Dear ITS Colleagues:

Opening Remarks of International Telecommunications Society (ITS) Chair, Stephen Schmidt, for ITS webinar, Internet Fragmentation, Reconsidered with Andrew Sullivan, 6 February 2023



Thank you for being here today!

We are joined today by members of the International Telecommunications Society (ITS) family spanning Africa, Asia, Australia, Europe, and the Americas.

We are grateful to everyone that has chosen to invest their time and attention with us today.

An extra shout out to those joining us from time zones where it is quite late right now (Asia) or quite early right now (on the West side of North America).

The International Telecommunications Society (ITS) is a neutral forum and meeting place where scholars, policy practitioners, and members of industry come together to discuss and explore the most timely and pressing issues in communications policy, in a spirit of friendship and scholarship.

Today’s webinar is the first ITS webinar of 2023 and our 17th webinar since the onset of the pandemic.

Today’s webinar considers the issue of Internet fragmentation and its influence on global connectivity.

Today’s webinar:

The origins of the Internet are rooted in the idea (and ideal) of a global network of networks, connecting people and information across borders and cultures.

There has been impressive progress towards this ideal.

However, in recent years, we have seen a shift towards “Internet fragmentation” arising from various sources including government policies, technological change and commercial practices.

On the one hand, Internet fragmentation creates barriers to access, limits innovation, and may exacerbate existing inequalities.

On other hand, Internet fragmentation can be potentially justified, on various grounds, including as a way to protect vulnerable populations (minors, for example), protect IP rights, build safer proprietary networks, and comply with local laws.

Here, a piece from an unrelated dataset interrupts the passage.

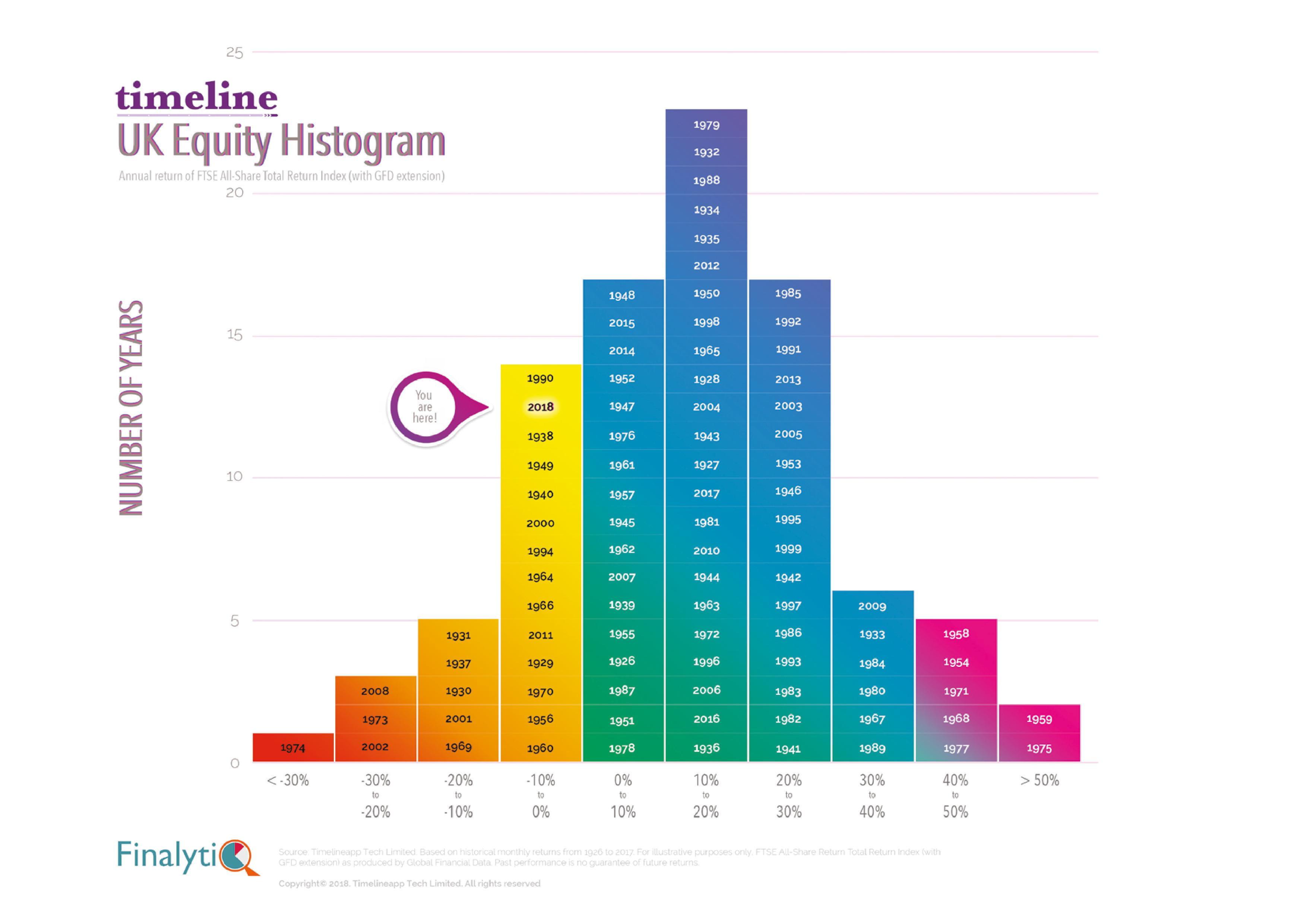 UK Equity Histogram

The complex nature of Internet fragmentation leaves regulators with a series of deep and difficult questions, including:

  • How does the way we define and conceptualize Internet fragmentation affect regulatory and political action in response?
  • What values (and whose values) should guide regulators in their approach to Internet fragmentation?
  • How can regulators balance the potential benefits of some fragmentation without compromising the development of a global network of networks?

Today’s speaker:

We have a distinguished speaker joining us today who is uniquely qualified to speak to these issues:

Mr.  Andrew Sullivan:

  • President and CEO of the Internet Society,
  • Long-standing advocate of the Internet as an interoperable and neutral platform,
  • will provide us with his thoughts on the consequential issue of Internet fragmentation.

For organizing this webinar, I would like to thank:

  • Our speaker, Andrew Sullivan.
  • Our academic host, Ivey Business School at Western University  – a new academic host for ITS and a new home for our very distinguished ITS colleague and friend, Dr. Erik Bohlin, who has joined the Ivey Business School as their inaugural Chair in Telecommunications Economics, Policy and Regulation.
  • Our corporate host, TELUS Communications and our ITS corporate members who make these important conversations possible
  • Our ITS board members, Dr. Sandy Levin and Dr. Erik Bohlin, and
  • And all of you who have joined today!  We look forward to your questions, comments and insights and we will leave a generous amount of time for dialogue.